Hi Everyone, friends of ours have just returned from the Silver Coast and after chatting to a local Property Management Company owner,they were told of business closure ,estate agents etc ,people really struggling at this time,even heard of a large warehouse thriving near Obidos selling repossed furniture from repossed homes!, any one got any views on this matter,as partner and myself were looking forward to starting a new life out there after we sell our property here,Jimmy


----------



## silvers

The recession is worldwide. There have been people involved here, including a lot of expats who have had to sell their holiday homes. This has been mainly on the Algarve though, prices on the Silver coast have been pretty stable.


----------



## jimmy

silvers said:


> The recession is worldwide. There have been people involved here, including a lot of expats who have had to sell their holiday homes. This has been mainly on the Algarve though, prices on the Silver coast have been pretty stable.

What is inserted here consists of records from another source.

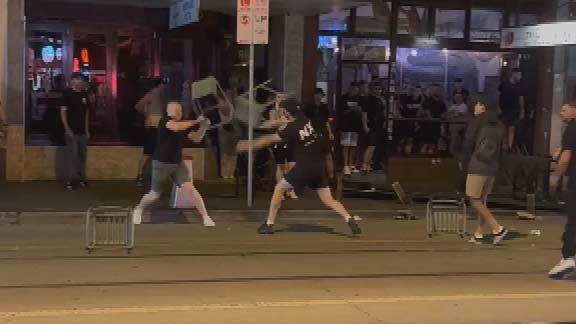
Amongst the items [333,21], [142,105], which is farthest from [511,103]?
[142,105]

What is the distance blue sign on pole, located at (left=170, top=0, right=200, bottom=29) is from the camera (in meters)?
13.1

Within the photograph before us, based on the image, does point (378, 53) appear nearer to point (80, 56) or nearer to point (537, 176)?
point (537, 176)

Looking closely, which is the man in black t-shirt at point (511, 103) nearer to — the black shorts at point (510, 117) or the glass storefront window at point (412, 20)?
the black shorts at point (510, 117)

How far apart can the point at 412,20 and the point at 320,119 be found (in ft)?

Cheers Silvers ,I knew I could depend on you!


----------



## omostra06

jimmy said:


> Hi Everyone, friends of ours have just returned from the Silver Coast and after chatting to a local Property Management Company owner,they were told of business closure ,estate agents etc ,people really struggling at this time,even heard of a large warehouse thriving near Obidos selling repossed furniture from repossed homes!, any one got any views on this matter,as partner and myself were looking forward to starting a new life out there after we sell our property here,Jimmy


some estate agents are closing but its the ones that dont work much anyway and would probably go out of business even without challenging times, we have just opened an office on the silver coast and we are also advertising for more sales staff, so not all estate agents are having a bad time some are doing well and keeping busy even although globaly we are in difficult times.


----------



## Mr.Blueskies

Hi Omostra06,

Have you now opened an agency in Caldas da Rainha ?

"Can you post the address on here please!


:eyebrows:


----------



## omostra06

sorry, but cant post my company details on here as there is no advertising allowed on the forum, but if anyone happens by our website, the contact info is all on there.


----------